REVIEW:
DVD review: Ender’s Game
(Icon, M)
Author Orson Scott Card’s science fiction novel Ender’s Game was received well when it appeared in 1985 and it has become popular with American teens in the nearly 30 years since.
If Card, who wrote and co-produced this film adaptation, has been faithful to his own source material it’s not hard to see why.
For while Ender’s Game is set in a near future world where alien invaders had been repelled from Earth whose inhabitants fear their return, this film is all about character. That is the rookie Ender Wiggin and his struggle to get into the International Military from where he can serve and protect his home world.
Actor Butterfield, now 17, was perfect for the role when he was chosen for filming last year.
There’s a teenaged awkwardness to him and his sticky out ears which is perfect for Ender Wiggin, a reject in his own family and quickly among those he is training with.
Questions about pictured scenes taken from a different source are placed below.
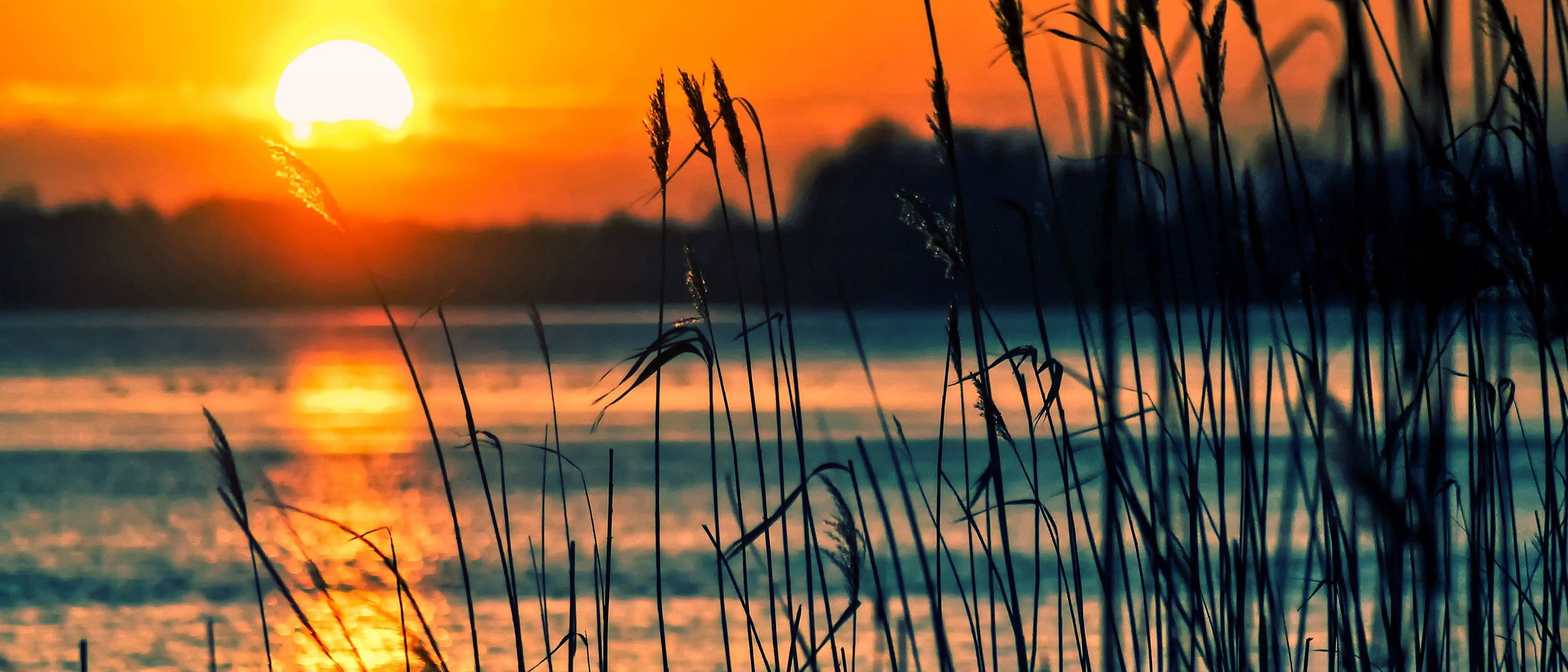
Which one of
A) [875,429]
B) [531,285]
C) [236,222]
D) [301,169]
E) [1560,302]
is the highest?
[236,222]

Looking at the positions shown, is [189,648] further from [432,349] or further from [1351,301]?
[432,349]

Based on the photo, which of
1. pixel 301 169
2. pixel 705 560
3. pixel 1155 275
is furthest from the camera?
pixel 705 560

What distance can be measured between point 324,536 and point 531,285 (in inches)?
245

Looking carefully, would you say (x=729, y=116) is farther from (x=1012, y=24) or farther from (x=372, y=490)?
(x=372, y=490)

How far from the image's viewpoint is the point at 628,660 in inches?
169

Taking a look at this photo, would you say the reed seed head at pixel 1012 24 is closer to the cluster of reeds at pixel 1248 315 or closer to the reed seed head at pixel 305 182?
the cluster of reeds at pixel 1248 315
But there’s also a geeky genius about him that makes you want to cheer him on from the side lines as he learns and grows.
At times this feels like Horatio Hornblower, which is a whole different genre of course, in Earth orbit.
Ender reports to Colonel Graff who director Gavin Hood perfectly cast Harrison Ford to play. When Han Solo/Indiana Jones barks an order you just want to jump, but he does it with that famous Ford glint in his eye.
And then there’s Ben Kingsley’s part Maori character who comes with a full face moko emphasising the warrior aspects of that culture. The Oscar winner does a great job, accent and all, but you can’t help wondering why the likes of Temuera Morrison wasn’t cast.
Game of Thrones’ own Xaro Xhoan Daxos also makes an appearance with actor Nonso Anozie appearing as the mountainous Sergeant Dapp.
If Ender’s Game has one downfall it is its special effects. They feel like a modern version of the 1984 film The Last Starfighter which boasted some of the earliest computer generated effects. Now I am not saying that Ender’s Game’s effects are as basic as those 30 year old effects but they are as crisp and clean. So much so that they pull you out of the story at times. Where are those annoying dents and scrapes from George Lucas’s “used universe” of Star Wars Or the human imperfections of the hand made miniatures in the Star Trek series and films Ender’s Game looks good, too good to be believable.